Krony-PT: GPT2 compressed with Kronecker Products
Mohamed Ayoub Ben Ayad, Jelena Mitrovic, Michael Granitzer
TL;DR
This work tackles efficient deployment of decoder-only LLMs by compressing GPT-2 using Kronecker-product factorizations on the FFN weight matrices, producing models in the $81M$–$96M$ range from the original $124M$. Krony-PT introduces two initialization strategies—adaptive normalization for the Van Loan decomposition and a pruning-based method—along with uniform layer compression across all 12 transformer blocks and weight tying of input/output embeddings. An $81M$ Krony-PT variant outperforms DistilGPT-2 on next-token prediction and is competitive with larger Kronecker-compressed GPT-2 models. The work demonstrates the viability of Kronecker-based factorization for efficient LLM deployment and outlines future directions such as faster Kronecker computations and improved interpretability of the factors.
Abstract
We introduce Krony-PT, a compression technique for GPT-2 based on Kronecker products.

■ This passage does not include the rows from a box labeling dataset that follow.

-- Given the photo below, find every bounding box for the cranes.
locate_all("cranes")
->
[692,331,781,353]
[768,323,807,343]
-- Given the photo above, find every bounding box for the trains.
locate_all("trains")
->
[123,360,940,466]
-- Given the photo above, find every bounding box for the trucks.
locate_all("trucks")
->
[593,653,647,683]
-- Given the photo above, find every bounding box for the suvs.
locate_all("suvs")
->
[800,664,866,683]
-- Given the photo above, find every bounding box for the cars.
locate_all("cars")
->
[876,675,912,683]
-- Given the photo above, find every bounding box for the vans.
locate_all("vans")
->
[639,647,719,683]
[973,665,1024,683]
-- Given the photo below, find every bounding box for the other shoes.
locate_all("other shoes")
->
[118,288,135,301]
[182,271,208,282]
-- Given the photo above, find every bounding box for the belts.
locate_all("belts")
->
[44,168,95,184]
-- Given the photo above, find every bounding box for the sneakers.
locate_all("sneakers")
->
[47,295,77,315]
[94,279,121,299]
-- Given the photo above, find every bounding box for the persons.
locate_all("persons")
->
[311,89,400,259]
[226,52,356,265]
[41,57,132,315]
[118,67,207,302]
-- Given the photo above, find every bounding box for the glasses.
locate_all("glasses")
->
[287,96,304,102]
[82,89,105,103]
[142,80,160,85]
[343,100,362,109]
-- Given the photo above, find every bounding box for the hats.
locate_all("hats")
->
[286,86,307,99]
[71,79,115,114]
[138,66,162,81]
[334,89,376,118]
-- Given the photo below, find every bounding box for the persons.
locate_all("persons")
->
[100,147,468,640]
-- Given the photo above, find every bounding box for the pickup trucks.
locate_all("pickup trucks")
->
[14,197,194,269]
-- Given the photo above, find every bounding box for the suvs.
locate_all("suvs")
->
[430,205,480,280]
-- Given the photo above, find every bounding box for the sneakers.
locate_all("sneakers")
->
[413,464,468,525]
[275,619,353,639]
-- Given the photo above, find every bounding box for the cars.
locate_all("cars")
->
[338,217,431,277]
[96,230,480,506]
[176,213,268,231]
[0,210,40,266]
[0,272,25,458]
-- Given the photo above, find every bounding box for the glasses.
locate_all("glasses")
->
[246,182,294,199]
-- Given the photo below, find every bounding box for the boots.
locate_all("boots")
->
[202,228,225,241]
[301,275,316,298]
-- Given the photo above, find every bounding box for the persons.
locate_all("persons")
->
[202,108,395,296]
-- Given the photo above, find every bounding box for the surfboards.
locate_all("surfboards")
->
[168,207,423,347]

We specifically target the feed-forward weights of each transformer block, and systematically compress the feed-forward layer matrices to various degrees. We introduce a modified Van Loan decomposition to initialize new Kronecker factors, and also propose a new pruning-based initialization technique. Our method compresses the original 124M-parameter GPT-2 to various smaller models, ranging from 80M to 96M. Our 81M model variant outperforms DistilGPT2 on next-token prediction across all standard language modeling datasets, and shows competitive or comparable performance with significantly larger Kronecker-based compressions of GPT-2.